PREFACE

The following discourses were delivered in the Broadway Tabernacle on the Sunday evenings between January first and Easter of the winters of 1907 and 1908, twelve of them in the former year and fourteen of them in the latter. They are simple studies in the character of Jesus, the twofold purpose of the preacher being to incite professing Christians to a deeper devotion to their Master, and to awaken in non-Christians a desire to know more of the founder of the Christian church, and to persuade them to become his followers. The congregations were composed largely of young men, not a few of them being students.

It is in response to numerous requests of these young men that the sermons are now published. No preacher speaks entirely as he writes, or writes altogether as he speaks. The sermons have been allowed to retain for the most part the unstudied form of extemporaneous discourse, not even the repetitions being eliminated, which are inevitable in a course of sermons addressed to a congregation changing from week to week. Questions of authorship and text were all left untouched, as having but slight interest for a majority of those who heard the sermons.

After a study of a considerable portion of the voluminous New Testament criticism of the last thirty years, the preacher has no hesitation in asserting his conviction that the Gospels give us credible history, and that they, while not inerrant, present us a portrait of Jesus sufficiently accurate to do the work which God intends it shall do.

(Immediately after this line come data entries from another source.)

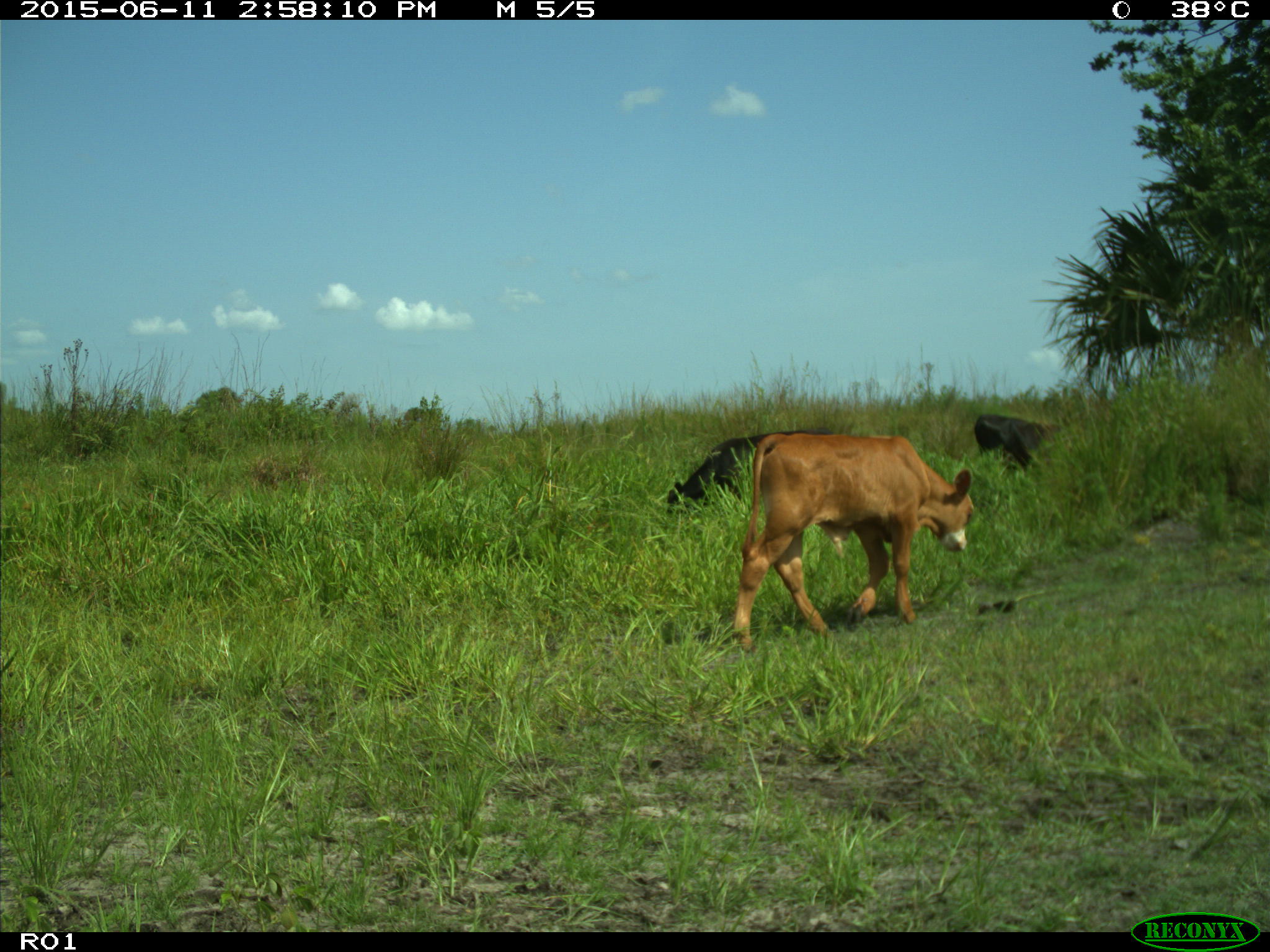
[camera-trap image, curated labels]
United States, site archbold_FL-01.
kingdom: Animalia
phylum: Chordata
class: Mammalia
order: Artiodactyla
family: Bovidae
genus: Bos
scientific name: Bos taurus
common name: domestic cow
Bos taurus (domestic cow).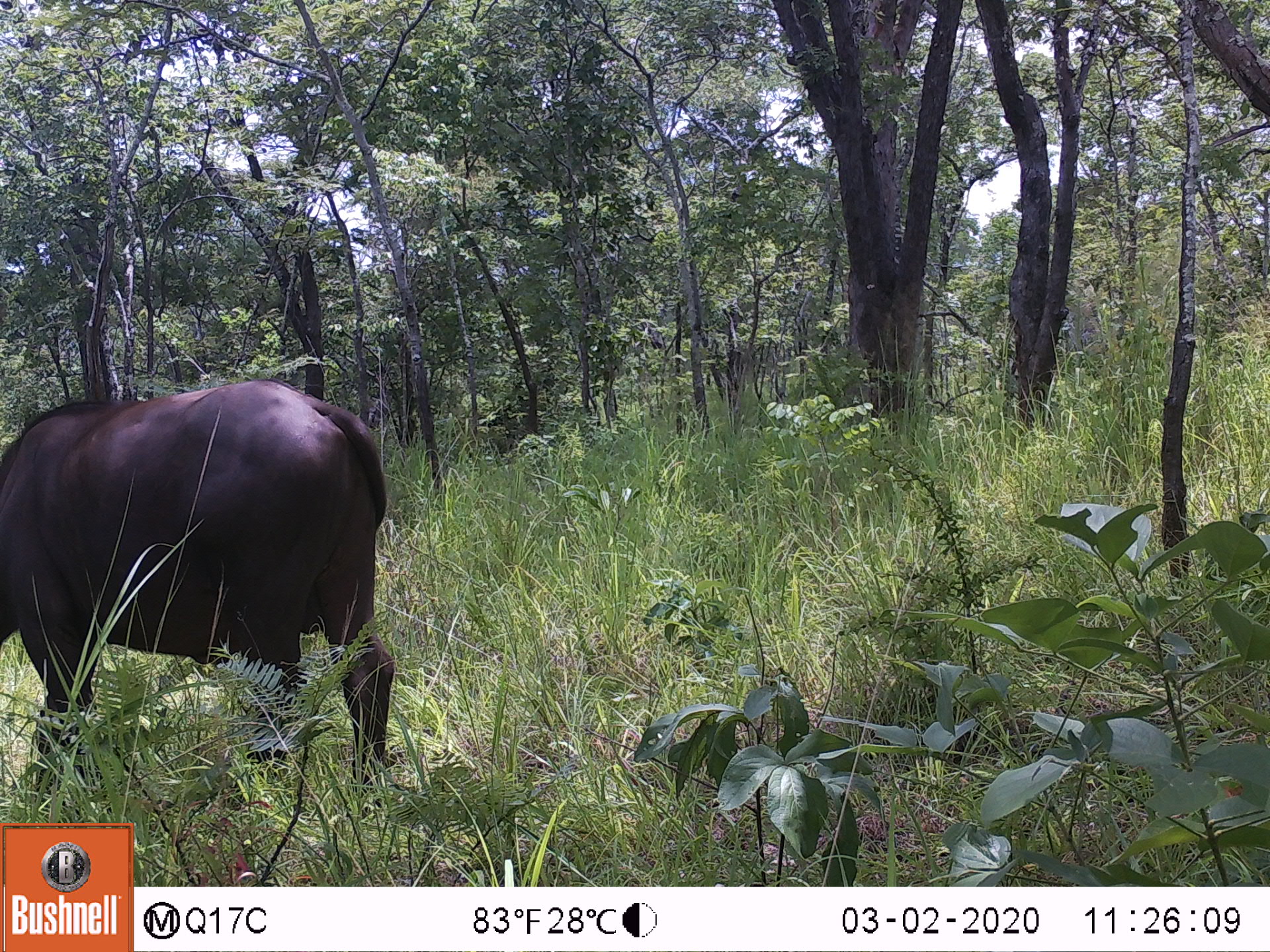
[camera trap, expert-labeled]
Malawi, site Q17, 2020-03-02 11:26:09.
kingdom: Animalia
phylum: Chordata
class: Mammalia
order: Artiodactyla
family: Bovidae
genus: Syncerus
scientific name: Syncerus caffer caffer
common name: cape buffalo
Cape buffalo (Syncerus caffer caffer), count 1.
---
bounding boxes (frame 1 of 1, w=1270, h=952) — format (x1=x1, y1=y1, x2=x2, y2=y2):
cape buffalo: (x1=0, y1=367, x2=398, y2=784)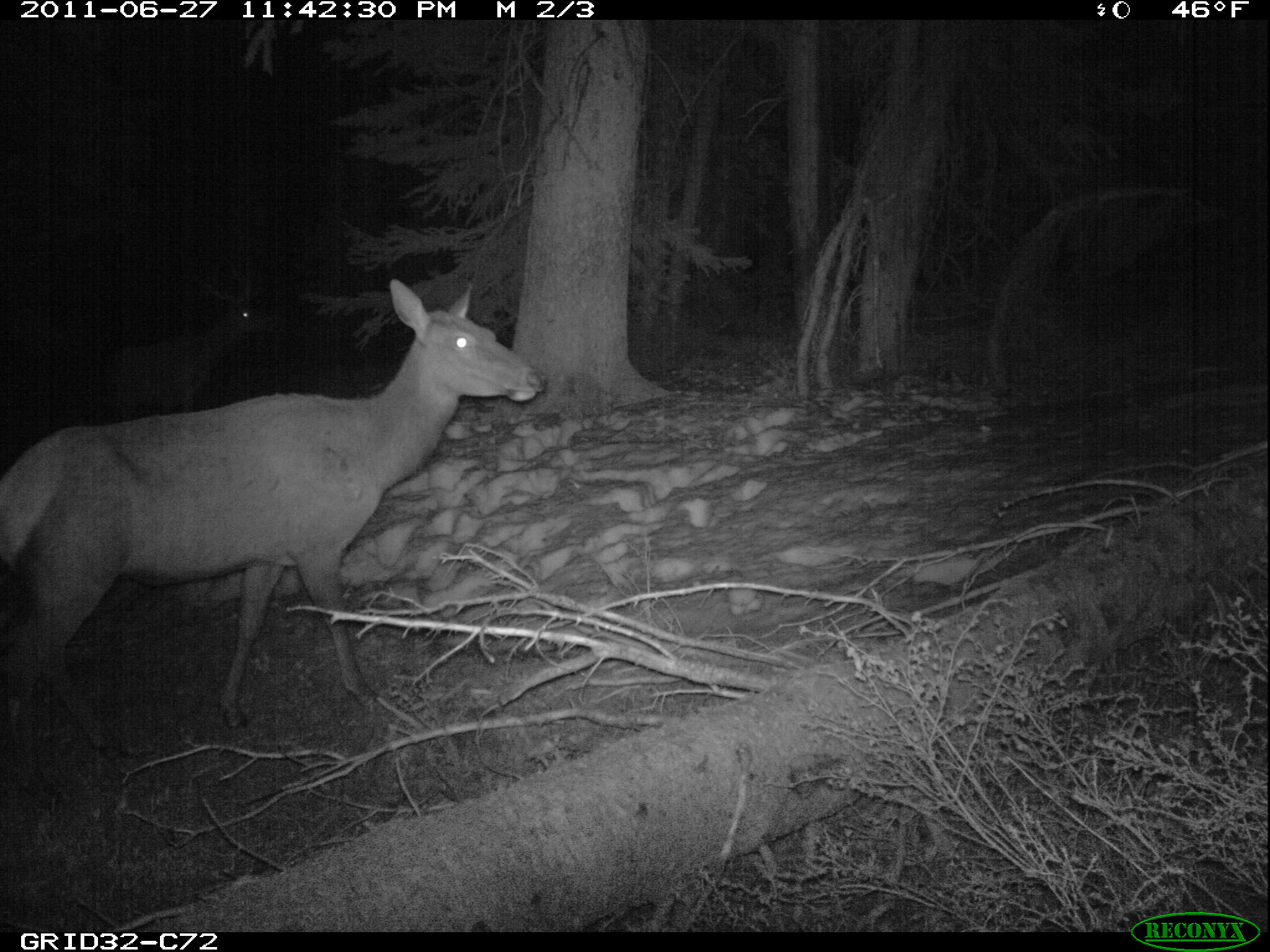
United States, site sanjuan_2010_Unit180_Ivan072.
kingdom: Animalia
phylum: Chordata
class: Mammalia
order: Artiodactyla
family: Cervidae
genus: Cervus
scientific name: Cervus elaphus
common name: red deer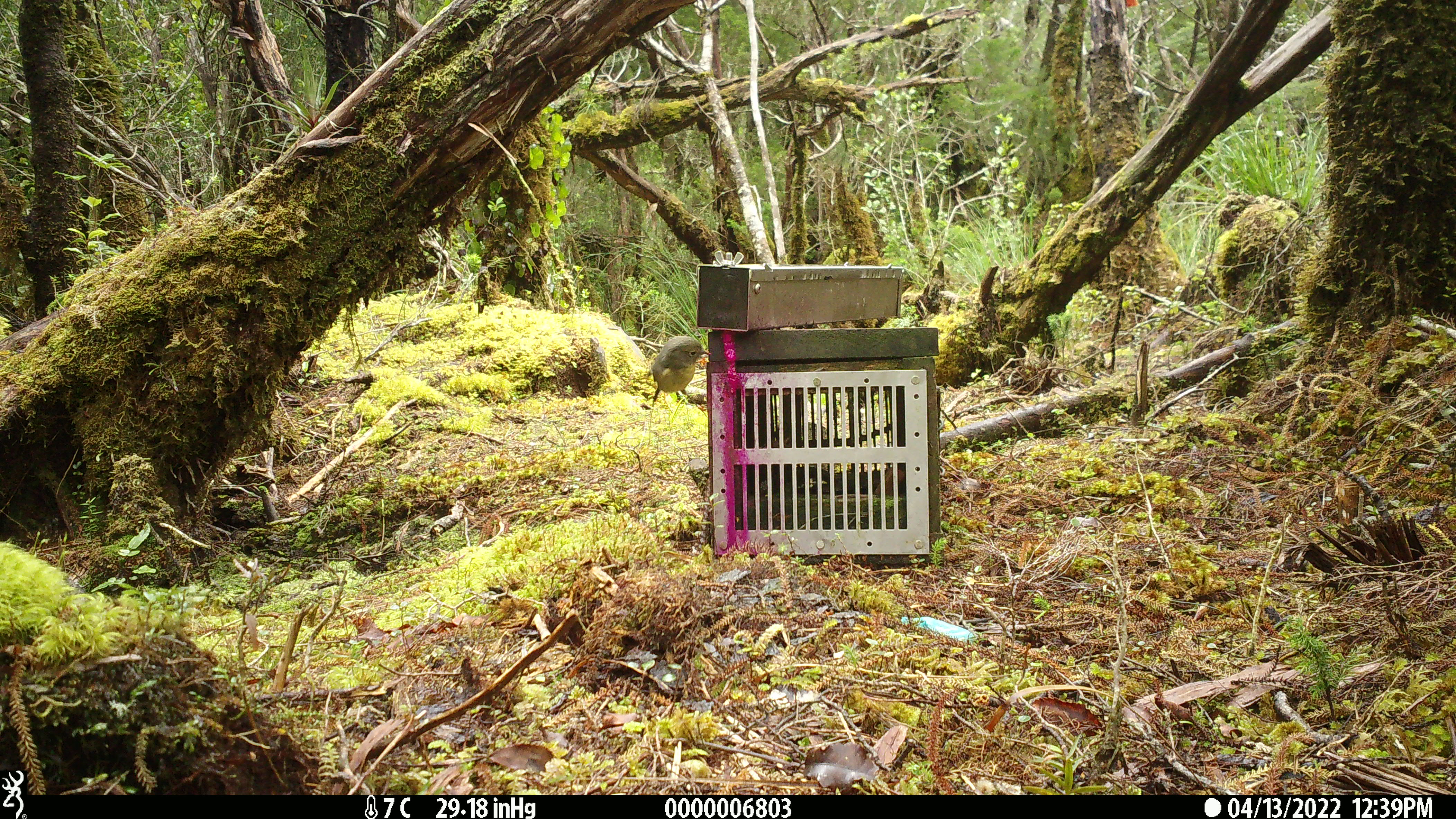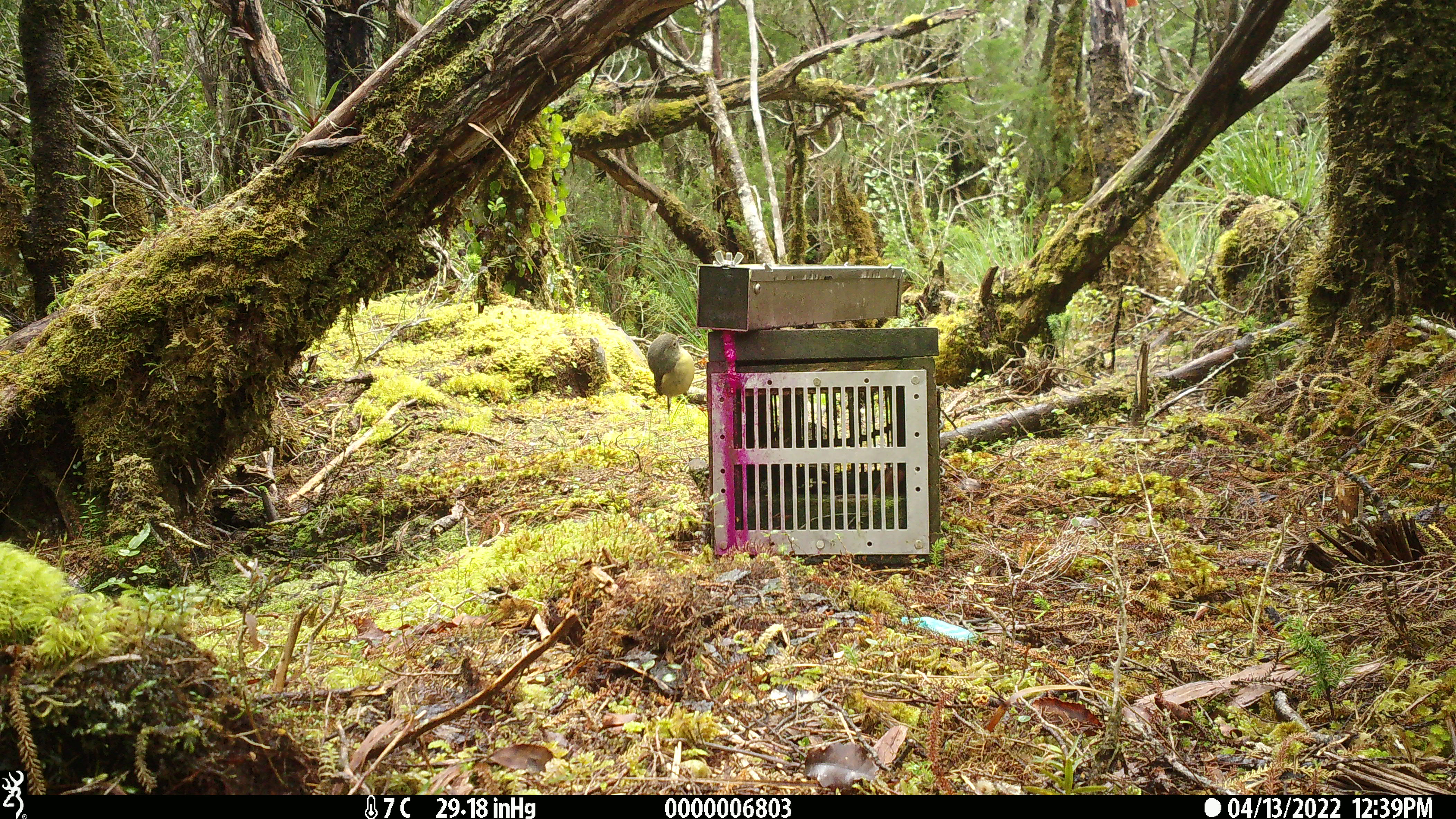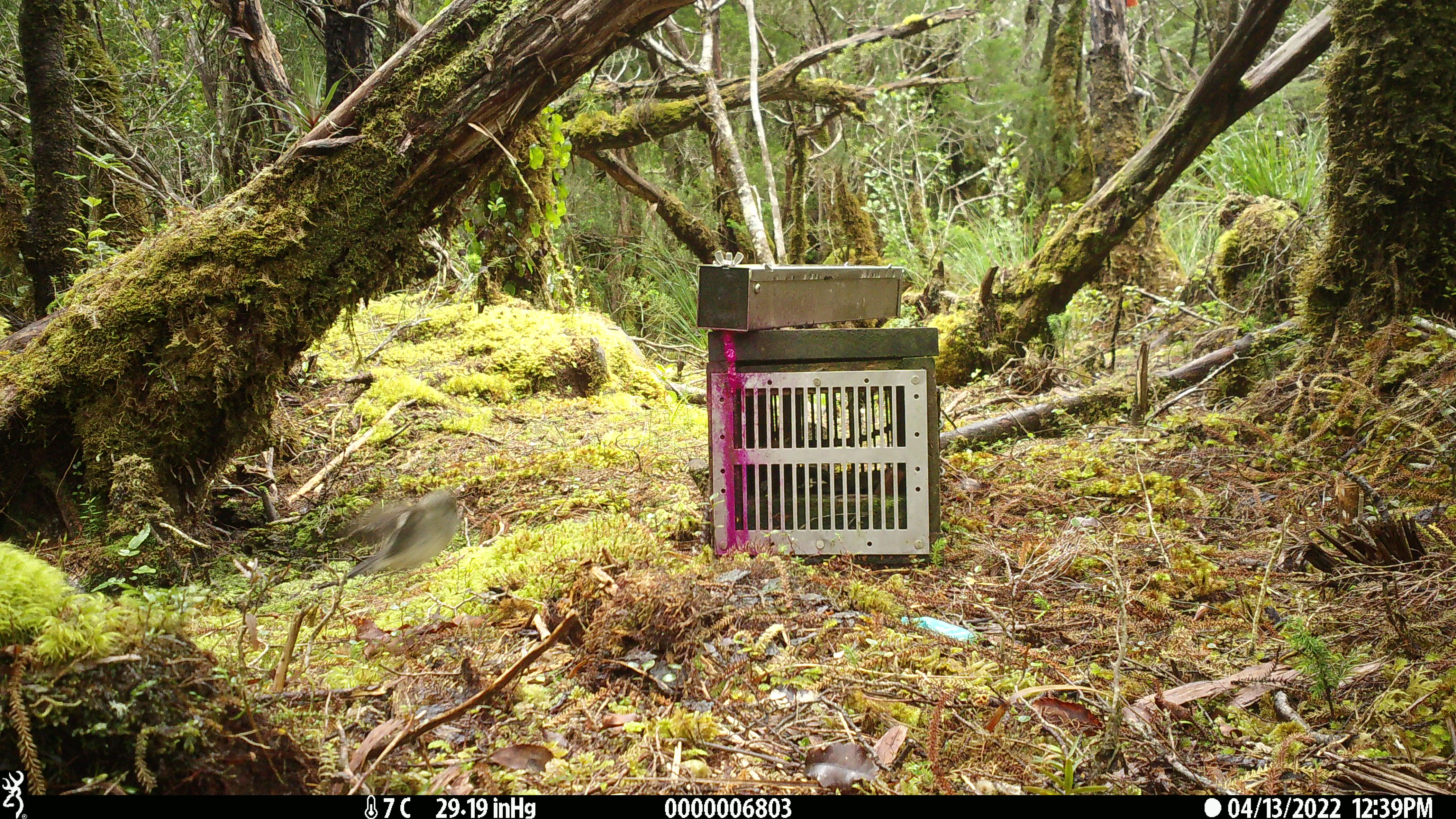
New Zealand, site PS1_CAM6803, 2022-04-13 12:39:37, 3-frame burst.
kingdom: Animalia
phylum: Chordata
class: Aves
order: Passeriformes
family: Petroicidae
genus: Petroica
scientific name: Petroica macrocephala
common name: tomtit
Tomtit (Petroica macrocephala).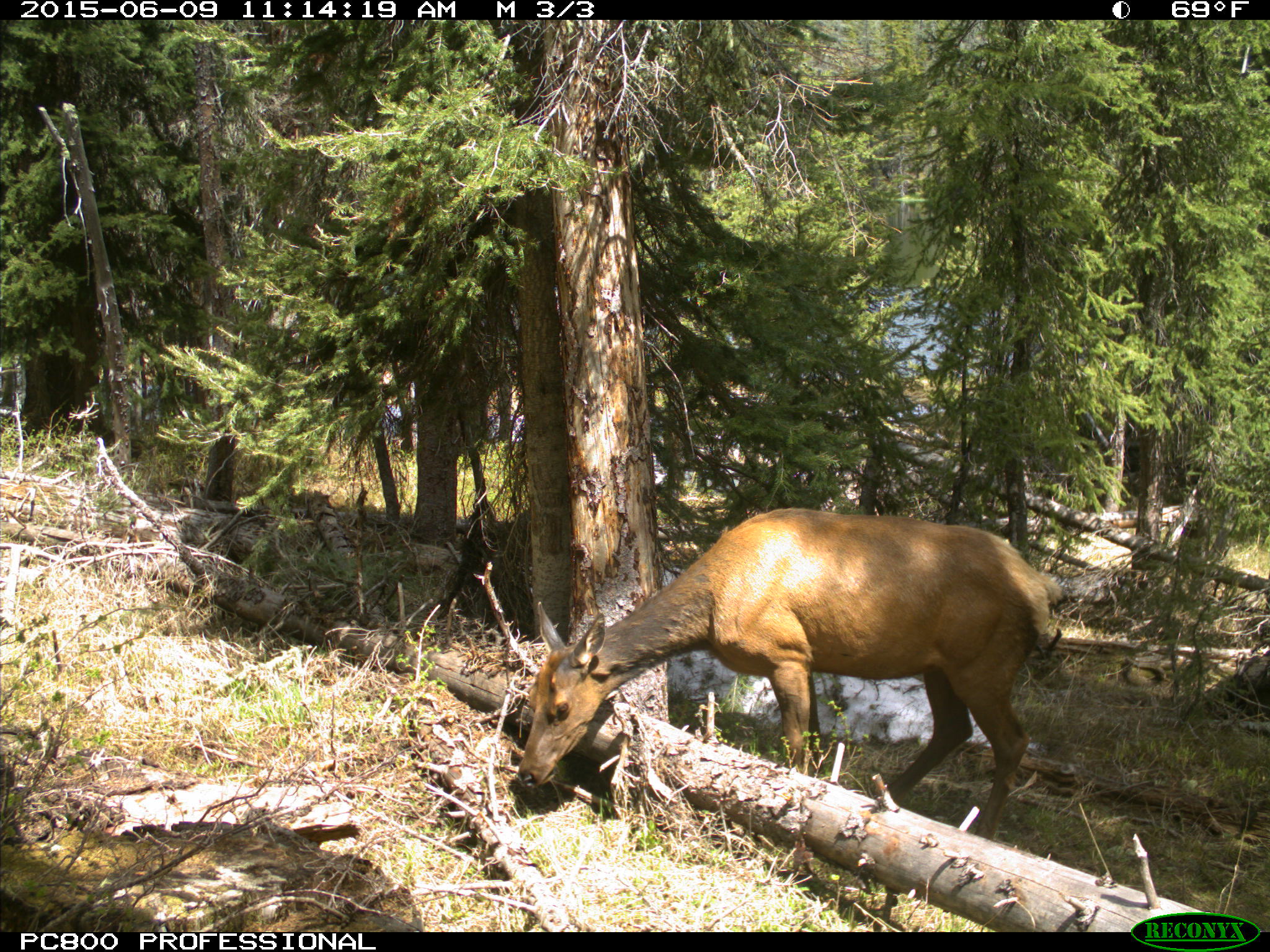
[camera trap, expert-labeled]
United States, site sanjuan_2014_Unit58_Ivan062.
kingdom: Animalia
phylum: Chordata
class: Mammalia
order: Artiodactyla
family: Cervidae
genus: Cervus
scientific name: Cervus elaphus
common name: red deer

In spite of all that has been written to the contrary, the preacher has found no solid reason for thinking that the reliable passages in the Gospels are few, or that the portrait is a work of imagination inspired and colored by affection. The men who wrote the Gospels are in his judgment more trust-worthy than any of the men who have endeavored to discredit them.

The two opening sermons were preached, one at the beginning of 1907, the other at the beginning of 1908.